Tech Mahindra, reported a consolidated net profit growth of 66.7 per cent at Rs 302.8 crore for the second quarter ended September 2008 from Rs 181.6 crore in the corresponding quarter last financial year.
Revenue for the second quarter at Rs 1164.8 crore was up 29 per cent from Rs 897.5 crore in the same quarter last fiscal.
Sequentially (trailing quarter) the company’s net profit was up 17 per cent from Rs 258 crore--and revenues increased by 4.3 per cent.
Rupee depreciation impacted the company’s other income, which registered a loss of Rs 32 crore, on account of hedging losses of $10 million (around Rs 49 crore). Tech Mahindra also had a tax writeback of Rs 67.3 crore for this quarter. Last quarter the company had a forex gain of $4 million.
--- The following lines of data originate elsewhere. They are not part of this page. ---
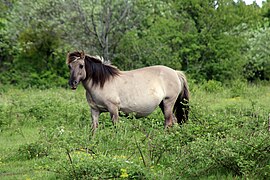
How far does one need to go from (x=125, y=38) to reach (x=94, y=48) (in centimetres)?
174

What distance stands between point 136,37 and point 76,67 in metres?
16.8

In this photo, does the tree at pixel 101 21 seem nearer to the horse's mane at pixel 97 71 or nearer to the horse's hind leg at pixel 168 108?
the horse's hind leg at pixel 168 108

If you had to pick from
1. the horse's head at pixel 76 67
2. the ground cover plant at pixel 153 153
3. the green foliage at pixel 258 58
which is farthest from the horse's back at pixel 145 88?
the green foliage at pixel 258 58

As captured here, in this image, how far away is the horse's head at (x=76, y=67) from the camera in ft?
30.7

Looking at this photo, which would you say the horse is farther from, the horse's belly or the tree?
the tree

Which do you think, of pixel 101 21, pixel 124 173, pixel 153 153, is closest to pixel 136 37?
pixel 101 21

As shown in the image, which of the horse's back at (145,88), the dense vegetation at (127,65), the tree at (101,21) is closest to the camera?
the dense vegetation at (127,65)

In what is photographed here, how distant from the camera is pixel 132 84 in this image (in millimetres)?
9961

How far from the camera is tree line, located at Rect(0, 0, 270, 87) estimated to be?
24359 mm

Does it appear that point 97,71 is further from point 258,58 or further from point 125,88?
point 258,58

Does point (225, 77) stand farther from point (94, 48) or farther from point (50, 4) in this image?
point (50, 4)

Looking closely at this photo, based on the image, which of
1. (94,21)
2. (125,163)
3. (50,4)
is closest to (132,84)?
(125,163)

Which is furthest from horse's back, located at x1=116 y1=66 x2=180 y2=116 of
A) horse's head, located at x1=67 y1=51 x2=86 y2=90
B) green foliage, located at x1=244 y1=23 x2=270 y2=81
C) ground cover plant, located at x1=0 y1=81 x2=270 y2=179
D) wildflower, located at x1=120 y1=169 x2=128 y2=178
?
green foliage, located at x1=244 y1=23 x2=270 y2=81

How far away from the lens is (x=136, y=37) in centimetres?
2597
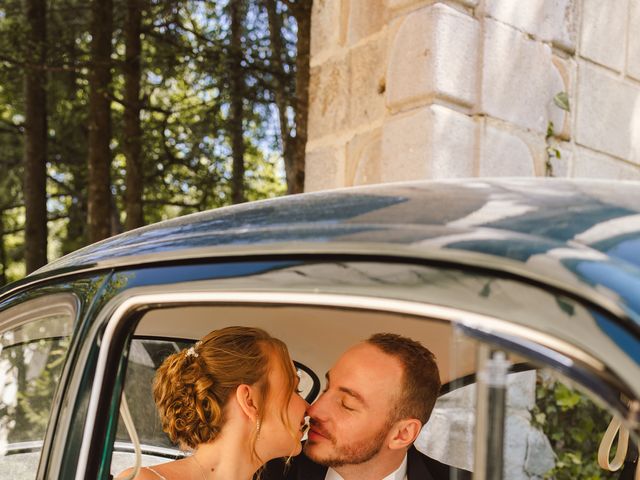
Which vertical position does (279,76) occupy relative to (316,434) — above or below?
above

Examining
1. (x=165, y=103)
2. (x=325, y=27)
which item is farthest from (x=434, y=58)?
(x=165, y=103)

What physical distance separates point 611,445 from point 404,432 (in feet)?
1.98

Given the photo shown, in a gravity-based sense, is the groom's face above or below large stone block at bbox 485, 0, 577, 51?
below

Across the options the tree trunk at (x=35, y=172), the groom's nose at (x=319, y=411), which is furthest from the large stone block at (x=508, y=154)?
the tree trunk at (x=35, y=172)

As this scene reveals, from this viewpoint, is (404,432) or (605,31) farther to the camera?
(605,31)

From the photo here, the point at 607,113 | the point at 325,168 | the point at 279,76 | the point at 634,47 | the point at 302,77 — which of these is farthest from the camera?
the point at 279,76

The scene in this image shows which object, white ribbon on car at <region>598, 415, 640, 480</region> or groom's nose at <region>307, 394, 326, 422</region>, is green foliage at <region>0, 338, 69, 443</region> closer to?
groom's nose at <region>307, 394, 326, 422</region>

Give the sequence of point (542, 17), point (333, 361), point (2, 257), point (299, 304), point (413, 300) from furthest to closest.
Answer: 1. point (2, 257)
2. point (542, 17)
3. point (333, 361)
4. point (299, 304)
5. point (413, 300)

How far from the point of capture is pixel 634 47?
197 inches

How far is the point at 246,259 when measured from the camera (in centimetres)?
120

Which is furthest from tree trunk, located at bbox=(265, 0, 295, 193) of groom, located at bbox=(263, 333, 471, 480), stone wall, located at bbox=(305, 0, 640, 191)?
groom, located at bbox=(263, 333, 471, 480)

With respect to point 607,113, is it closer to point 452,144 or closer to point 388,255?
point 452,144

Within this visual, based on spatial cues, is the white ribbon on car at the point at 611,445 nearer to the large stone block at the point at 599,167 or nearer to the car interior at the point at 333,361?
the car interior at the point at 333,361

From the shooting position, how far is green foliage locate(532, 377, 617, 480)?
132cm
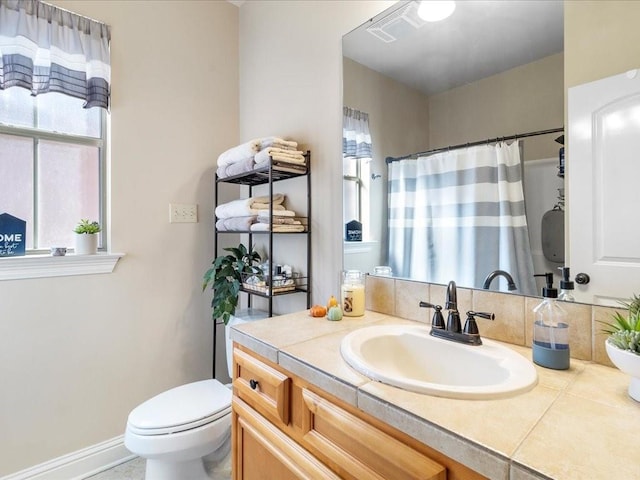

“Our focus has been getting long-term deals. We have a contract pipeline of $2.5 billion for the next couple of years. But looking at the current scenario we are treading cautiously. This will certainly impact the discretionary spend of companies. But thankfully we are not catering to the BFSI segment nor do we have a large exposure to the US markets,” said Vineet Nayyar, vice chairman and managing director, Tech Mahindra.
The company’s total client base is 110, with no new client addition for this quarter. It derived 23.2, 68.7 and 8.1 per cent of its revenues from the US, Europe and rest of the world respectively. Tech Mahindra consolidated headcount increased from 24,369 in June 2008 to 25,135 in September 2008.